**Passage to read:**
*****

And let me take this one step further.  As the change management folks are fond of saying, the only constant in the medical laboratory is change.  Programs and patient care issues come and go on an irregularly irregular basis.  One day there is a haemodialysis program, the next day it is gone.  One day there is a leukemia ward, and then it is moved to another facility.   A new patient care initiative is dropped in.  Suddenly there is a new and urgent demand for three new tests.  If management does not keep these issues in mind, then meaningful strategic planning is impossible.  At least the annual management review process creates the opportunity to bring these issues to front-of-mind and to make some stabs at learning from what happened last year, and planning for next year. 
So management review is not only a nice thing to do, it provides management with the tools to make good forward thinking plans and decisions.  
Remember when management review in the medical laboratory only meant making sure that the standard operating procedures had a current date and signature. 

Pass the olives please.

Saturday, August 13, 2011

KISS


A few months ago I wrote on the topic of assessing customer satisfaction (see Satisfaction – June 11, 2011).  I offered a series of recommendations (henceforth referred to as Noble’s rules) for customer satisfaction surveys. 

They included:
  • Focus them to a single issue
  • Limit the survey to only a few questions, best is to keep it to 5-6 and NEVER more than 10, and make them as uncomplicated as possible .
  • Pre-test the questions to reduce (you can never avoid) ambiguity.
  • Make sure that it can always be completed in 3 minutes or less.
  • Never require an answer. That is a guaranteed invitation to bogus information.
  • Decide in advance which slice of your audience you are interested in and then only focus your energy on that group. General send-outs are a total waste of time. 

Somebody must be listening.  Yesterday I received an automated telephone survey from a company that I dealt with the week previous.  The survey was done over my cell phone.  They told me that there would be one question only.  Total effort on my part was about 20 seconds of listening to the preamble and question, and 3 keystrokes; one to agree to the survey, one to answer the question and one to confirm.  Talk about efficient and effective.



I raise this because it was in stark contrast to another one received by email on the same day.  They suggested it was going to take about 15 minutes but that my name was going to be included in a draw for one of 10 iPads.  At about 3 minutes I bailed out because the questions were getting progressively more complex and convoluted.  I decided that even if my chances on the iPad were near perfect, it still wasn’t going to be worth my while.

Recently I visited a laboratory that showed me a survey they had put together to comply with their accreditation requirements.  It was an on-paper document that had been mailed out to about 500 customers.  I had 20 questions and responses were all text.  By the time you add in the total costs for time to create, paper costs, postal costs for both send-out and return, plus the time and effort to transcribe data to the computer and then to try to analyze text, and then the creation of the report. 

The time from creation of the questionnaire to the completion of the report was barely less than 6 months and the total cost must have run well over $30K.  When you add in costs of benefits it could easily be $50K.
When I asked what actions resulted, the answer was “nothing yet”.

So what was accomplished?  Someone had spent nearly 6 months on a project that would result in a checkmark on an accreditation review, but would likely have any short or intermediate or long term effect.  Perhaps they might make a presentation on the results, but it certainly would not be a publishable.
It would NEVER be repeated to gather longitudinal information.

*****

**Recorded data:**
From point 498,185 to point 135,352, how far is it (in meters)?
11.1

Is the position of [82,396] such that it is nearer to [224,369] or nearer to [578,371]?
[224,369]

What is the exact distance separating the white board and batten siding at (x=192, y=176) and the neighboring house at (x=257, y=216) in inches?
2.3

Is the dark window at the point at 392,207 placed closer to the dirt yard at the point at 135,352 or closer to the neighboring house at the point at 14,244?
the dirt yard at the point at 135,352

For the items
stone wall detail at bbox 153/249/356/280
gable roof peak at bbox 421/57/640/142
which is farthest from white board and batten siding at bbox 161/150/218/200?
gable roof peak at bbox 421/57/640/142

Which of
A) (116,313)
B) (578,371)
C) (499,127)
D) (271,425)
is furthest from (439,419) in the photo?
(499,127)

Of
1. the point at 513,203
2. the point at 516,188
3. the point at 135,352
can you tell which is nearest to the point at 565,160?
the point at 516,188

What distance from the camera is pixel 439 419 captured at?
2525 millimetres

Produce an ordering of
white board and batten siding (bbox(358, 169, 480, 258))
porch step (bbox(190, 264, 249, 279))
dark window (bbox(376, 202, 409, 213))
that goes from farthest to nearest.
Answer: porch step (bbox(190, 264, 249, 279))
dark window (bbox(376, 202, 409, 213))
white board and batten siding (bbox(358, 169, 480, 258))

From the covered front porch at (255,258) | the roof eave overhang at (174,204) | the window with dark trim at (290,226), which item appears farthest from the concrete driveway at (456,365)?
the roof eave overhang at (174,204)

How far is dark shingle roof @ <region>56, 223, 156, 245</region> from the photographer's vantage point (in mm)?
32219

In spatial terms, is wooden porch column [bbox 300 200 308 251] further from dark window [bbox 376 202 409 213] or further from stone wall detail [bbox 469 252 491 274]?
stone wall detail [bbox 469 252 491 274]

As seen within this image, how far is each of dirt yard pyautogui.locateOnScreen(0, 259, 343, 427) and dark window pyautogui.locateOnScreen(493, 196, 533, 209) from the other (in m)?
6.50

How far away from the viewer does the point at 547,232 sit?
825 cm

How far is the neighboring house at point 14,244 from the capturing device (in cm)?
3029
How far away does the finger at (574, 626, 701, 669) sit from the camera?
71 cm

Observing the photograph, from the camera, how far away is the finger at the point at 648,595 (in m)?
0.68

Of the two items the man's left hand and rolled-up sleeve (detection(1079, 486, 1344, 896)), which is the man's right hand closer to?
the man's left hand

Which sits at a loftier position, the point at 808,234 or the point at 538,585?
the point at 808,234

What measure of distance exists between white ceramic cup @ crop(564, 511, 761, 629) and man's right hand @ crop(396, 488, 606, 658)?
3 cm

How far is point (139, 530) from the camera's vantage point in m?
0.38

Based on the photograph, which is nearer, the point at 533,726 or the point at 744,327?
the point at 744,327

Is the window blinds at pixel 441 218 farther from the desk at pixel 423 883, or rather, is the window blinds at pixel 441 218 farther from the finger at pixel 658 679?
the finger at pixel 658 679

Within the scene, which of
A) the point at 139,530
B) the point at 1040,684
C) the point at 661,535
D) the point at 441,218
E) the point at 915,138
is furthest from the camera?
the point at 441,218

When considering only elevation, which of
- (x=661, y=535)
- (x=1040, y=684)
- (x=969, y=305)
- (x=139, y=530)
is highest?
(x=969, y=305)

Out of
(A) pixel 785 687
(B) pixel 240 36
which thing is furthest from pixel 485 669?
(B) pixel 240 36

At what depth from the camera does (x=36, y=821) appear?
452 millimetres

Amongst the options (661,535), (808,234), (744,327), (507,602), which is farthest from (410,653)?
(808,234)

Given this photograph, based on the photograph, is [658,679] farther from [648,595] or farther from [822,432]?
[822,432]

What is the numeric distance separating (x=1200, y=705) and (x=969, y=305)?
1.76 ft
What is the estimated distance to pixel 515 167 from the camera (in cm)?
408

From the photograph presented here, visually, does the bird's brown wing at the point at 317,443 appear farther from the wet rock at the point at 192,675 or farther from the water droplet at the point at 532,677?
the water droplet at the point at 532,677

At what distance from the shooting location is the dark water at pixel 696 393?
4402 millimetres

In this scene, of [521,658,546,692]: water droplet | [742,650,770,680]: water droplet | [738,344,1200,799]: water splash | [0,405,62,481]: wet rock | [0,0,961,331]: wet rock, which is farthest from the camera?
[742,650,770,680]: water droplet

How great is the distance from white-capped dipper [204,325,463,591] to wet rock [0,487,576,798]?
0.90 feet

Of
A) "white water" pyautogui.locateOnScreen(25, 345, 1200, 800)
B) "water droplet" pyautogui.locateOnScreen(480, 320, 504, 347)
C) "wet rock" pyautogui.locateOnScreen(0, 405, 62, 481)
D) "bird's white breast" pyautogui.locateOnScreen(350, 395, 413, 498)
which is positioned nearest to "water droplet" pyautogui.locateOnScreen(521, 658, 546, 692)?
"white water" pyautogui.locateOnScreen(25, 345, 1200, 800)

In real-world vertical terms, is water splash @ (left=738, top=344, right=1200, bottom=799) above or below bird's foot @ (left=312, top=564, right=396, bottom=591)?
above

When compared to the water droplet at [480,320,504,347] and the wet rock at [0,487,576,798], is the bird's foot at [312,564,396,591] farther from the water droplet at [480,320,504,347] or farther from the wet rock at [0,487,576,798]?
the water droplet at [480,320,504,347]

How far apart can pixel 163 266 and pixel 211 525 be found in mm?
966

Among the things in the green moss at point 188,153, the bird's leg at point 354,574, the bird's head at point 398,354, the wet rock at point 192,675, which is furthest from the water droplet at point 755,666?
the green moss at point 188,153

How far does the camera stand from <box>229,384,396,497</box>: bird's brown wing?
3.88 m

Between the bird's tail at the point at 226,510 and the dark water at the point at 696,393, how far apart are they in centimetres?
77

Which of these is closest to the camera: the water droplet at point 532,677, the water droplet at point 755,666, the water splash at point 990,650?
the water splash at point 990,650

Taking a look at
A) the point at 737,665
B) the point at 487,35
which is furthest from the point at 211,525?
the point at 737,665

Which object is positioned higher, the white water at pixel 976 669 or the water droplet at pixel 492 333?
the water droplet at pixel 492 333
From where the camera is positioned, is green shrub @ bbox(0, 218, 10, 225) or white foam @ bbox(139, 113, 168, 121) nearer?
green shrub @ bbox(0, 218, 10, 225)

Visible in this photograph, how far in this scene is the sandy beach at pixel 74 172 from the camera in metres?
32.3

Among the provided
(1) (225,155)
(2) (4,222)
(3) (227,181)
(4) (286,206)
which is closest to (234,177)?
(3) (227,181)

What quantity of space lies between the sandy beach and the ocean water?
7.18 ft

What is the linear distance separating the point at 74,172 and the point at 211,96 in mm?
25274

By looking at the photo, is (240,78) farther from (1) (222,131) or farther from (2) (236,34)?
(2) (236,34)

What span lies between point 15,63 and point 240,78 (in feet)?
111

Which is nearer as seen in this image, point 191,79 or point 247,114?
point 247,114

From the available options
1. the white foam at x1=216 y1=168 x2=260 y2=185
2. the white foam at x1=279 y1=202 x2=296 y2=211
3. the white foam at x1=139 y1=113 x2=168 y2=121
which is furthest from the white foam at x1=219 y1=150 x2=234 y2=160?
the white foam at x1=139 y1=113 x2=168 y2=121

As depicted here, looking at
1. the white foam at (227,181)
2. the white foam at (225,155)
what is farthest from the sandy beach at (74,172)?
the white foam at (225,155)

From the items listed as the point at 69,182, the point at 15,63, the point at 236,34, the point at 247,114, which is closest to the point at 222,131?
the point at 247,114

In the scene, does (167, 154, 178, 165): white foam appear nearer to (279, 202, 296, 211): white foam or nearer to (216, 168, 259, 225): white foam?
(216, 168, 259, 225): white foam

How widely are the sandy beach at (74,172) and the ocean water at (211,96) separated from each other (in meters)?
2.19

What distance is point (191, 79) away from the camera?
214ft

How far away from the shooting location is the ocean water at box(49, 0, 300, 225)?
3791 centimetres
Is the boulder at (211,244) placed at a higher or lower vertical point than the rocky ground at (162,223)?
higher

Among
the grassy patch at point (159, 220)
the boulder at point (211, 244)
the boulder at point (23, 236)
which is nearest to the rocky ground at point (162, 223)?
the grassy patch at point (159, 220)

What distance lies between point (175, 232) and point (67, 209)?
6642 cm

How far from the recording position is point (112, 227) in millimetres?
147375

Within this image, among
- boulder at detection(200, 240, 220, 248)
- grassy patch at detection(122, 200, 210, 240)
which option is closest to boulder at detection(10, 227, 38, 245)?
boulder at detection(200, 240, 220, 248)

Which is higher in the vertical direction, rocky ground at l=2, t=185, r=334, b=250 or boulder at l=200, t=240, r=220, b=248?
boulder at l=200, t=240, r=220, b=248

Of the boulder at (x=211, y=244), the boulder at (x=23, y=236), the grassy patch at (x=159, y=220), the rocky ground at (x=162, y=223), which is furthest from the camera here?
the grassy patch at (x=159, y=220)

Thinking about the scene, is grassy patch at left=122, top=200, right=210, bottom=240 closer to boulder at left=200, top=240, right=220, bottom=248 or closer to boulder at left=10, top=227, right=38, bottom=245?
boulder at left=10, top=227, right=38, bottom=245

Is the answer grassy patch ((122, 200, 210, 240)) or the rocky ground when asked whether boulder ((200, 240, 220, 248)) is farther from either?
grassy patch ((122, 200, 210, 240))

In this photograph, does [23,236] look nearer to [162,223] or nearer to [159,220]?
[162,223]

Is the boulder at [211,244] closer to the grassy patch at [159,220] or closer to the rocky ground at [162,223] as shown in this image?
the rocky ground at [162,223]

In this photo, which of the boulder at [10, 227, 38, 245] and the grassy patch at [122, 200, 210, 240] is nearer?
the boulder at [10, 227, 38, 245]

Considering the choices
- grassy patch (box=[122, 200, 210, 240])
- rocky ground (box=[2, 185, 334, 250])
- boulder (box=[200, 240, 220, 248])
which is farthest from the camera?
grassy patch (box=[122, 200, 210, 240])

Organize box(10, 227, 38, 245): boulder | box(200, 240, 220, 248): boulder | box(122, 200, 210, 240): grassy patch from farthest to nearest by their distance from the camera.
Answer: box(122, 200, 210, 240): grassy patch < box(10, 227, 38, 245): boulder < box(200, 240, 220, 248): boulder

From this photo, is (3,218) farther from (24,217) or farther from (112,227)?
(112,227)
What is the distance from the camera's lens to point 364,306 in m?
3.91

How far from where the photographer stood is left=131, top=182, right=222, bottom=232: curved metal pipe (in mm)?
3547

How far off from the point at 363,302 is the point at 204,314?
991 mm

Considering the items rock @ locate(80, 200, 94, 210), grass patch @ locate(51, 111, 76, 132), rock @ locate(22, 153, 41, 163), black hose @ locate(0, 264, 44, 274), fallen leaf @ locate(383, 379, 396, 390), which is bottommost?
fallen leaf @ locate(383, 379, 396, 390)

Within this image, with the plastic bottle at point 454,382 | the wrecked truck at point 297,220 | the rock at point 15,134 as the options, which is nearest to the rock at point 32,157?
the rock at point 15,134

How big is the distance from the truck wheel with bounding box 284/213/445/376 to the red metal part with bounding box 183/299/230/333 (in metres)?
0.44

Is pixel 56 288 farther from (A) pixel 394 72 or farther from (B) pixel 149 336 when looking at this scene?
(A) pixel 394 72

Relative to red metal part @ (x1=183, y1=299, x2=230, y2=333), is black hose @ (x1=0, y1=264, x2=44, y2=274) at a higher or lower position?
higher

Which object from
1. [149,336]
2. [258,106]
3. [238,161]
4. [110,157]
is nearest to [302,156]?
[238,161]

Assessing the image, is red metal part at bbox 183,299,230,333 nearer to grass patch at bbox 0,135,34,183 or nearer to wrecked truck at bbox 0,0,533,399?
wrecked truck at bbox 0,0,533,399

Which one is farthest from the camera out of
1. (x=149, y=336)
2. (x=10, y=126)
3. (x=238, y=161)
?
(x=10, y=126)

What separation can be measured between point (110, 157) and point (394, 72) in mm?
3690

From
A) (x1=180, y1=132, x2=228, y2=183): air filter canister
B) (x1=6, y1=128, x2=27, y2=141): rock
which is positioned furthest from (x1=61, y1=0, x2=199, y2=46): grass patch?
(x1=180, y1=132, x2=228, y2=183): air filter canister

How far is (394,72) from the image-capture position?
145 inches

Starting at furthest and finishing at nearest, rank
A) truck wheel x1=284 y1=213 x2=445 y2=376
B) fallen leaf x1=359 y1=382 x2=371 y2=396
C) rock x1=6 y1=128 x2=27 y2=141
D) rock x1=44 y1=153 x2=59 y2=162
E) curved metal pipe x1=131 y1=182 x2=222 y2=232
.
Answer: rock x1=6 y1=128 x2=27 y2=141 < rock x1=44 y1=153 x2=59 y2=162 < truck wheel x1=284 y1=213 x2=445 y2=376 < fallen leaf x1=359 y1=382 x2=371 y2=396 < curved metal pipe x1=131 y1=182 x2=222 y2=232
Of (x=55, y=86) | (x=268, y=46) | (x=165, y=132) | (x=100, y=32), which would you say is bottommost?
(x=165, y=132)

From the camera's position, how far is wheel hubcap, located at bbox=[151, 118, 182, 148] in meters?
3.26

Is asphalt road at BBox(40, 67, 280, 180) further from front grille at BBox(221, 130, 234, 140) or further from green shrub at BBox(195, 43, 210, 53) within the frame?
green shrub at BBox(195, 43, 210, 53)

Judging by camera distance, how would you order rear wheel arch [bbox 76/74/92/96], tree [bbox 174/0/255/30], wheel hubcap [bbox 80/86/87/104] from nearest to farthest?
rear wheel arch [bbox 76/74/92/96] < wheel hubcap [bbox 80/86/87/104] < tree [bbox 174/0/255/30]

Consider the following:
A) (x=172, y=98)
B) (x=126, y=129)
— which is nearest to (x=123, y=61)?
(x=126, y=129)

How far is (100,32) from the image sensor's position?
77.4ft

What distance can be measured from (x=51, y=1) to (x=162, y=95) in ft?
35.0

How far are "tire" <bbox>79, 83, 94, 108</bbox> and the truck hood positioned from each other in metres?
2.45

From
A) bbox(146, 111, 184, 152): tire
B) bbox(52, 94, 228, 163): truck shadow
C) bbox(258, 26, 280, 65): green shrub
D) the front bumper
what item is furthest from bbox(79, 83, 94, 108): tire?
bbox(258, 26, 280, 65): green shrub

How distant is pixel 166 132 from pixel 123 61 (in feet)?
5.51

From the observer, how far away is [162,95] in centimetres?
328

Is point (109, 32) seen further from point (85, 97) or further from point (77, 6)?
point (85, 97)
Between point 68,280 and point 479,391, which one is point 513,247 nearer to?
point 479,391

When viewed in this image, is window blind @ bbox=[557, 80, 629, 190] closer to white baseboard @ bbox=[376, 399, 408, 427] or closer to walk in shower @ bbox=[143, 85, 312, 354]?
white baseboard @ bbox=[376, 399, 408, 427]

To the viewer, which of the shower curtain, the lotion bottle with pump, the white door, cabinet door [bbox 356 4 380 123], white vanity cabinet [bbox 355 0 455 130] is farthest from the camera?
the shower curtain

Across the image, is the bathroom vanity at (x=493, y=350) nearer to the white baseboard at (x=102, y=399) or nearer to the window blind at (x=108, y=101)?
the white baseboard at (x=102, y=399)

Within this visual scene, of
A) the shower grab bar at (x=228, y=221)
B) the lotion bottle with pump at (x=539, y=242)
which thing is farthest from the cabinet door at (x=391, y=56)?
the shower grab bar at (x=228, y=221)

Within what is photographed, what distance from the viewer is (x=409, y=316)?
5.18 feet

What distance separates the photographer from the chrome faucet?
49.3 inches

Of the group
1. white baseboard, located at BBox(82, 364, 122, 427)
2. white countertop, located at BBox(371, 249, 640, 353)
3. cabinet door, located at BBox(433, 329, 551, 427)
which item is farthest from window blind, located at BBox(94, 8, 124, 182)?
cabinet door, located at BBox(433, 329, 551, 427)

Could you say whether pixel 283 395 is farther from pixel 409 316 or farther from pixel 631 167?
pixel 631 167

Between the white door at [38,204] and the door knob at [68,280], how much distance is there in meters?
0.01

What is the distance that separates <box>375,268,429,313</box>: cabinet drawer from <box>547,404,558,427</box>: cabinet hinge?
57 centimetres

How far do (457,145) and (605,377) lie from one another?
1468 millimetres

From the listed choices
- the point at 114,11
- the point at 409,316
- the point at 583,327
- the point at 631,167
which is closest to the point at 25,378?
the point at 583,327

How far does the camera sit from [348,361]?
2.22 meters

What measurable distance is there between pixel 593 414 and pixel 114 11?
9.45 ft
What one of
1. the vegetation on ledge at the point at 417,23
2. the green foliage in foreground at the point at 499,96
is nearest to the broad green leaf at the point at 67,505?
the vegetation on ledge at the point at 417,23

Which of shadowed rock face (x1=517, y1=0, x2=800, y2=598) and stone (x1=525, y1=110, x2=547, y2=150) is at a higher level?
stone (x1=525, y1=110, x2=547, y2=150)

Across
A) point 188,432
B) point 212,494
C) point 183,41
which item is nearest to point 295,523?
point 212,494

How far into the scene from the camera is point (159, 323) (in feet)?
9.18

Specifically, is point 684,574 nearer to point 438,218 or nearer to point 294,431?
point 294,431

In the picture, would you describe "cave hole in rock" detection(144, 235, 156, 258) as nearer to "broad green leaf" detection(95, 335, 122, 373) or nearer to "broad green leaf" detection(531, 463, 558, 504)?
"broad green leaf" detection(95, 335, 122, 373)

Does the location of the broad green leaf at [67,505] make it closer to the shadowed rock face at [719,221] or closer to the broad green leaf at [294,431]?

*****

**Exercise set:**
A – In the laboratory blog post, about how many customers received the paper survey by mail?
B – Extend the laboratory blog post on management review and customer surveys, picking up after its last sentence.
The rows have no connection to the laboratory blog post.

**Answer set:**
A – About 500 customers.

B –
There are a number of reasons why this is problematic.  The project represented a really poor use of personnel time, effort, energy, and a total waste of public sector money.  The information received was in all likelihood unreliable.  There was no output (other than the report) and no actions taken.

Is it any wonder that Quality sometimes gets swacked with a reputation of being of dubious value!  Improving Quality in the medical laboratory can improve patient safety and decrease time and costs, provided that some thought goes into the process. 

Message for Quality and all its components:
  • “Everything should be made as simple as possible, but no simpler" – Albert Einstein
  • "Simplicity is the ultimate sophistication" – Leonardo Da Vinci
  • “Keep it simple, stupid” - ?






Thursday, August 11, 2011

Better Reporting for Microbiology Samples



In clinical microbiology we have the same three-phase cycle as everyone else: the pre-examination phase, the examination phase and the post-examination phase. 
Microbiology samples have some unique characteristics that directly impact upon how we have to act in all three phases.  Because many (hopefully not all!) samples contain contamination from surface flora, they have to have a very brief interval before being processed in the laboratory.  Otherwise these contaminants overgrow and confuse the clinical interpretation of results.  At the other end of the cycle, because our results tend to be wordy and qualitative, often they need to be associated with interpretive or explanatory or cautionary text.  And that is sometimes a problem.  In 1996 we published an article about reporting variation.  Laboratories found 22 different ways to report the same quantity of bacteria in a urine sample.  You can call that a lack of standardization in reporting structure.

In a recent customer survey, CMPT asked the information that we provide around our samples.  Overall we found the responses quite elucidative and helpful.  Some examples: 

CMPT expectations for sample reporting, do not always agree with the policy and procedures of other institutions. It is sometimes difficult in knowing who is the best practice source.

and…

The critiques should stick to the facts. There are many gray areas in Microbiology; many split opinions with no right or wrong answer.. The critiques often have the habit of stating these “gray” areas as clear cut, with the author’s opinion being presented as the only correct interpretation. It does not broaden anyone’s knowledge, by failing to represent the true dilemmas we face with cultures, and that there are no right or wrong answers in some situations.

I highlight these two results to make a few points.  First, I understand the feeling of challenge about sorting out who is and who is not a practical source of information.  I also disagree that with some consideration that the answer is difficult.  Second, I agree that Microbiology opinion can suffer because of the “gray” areas.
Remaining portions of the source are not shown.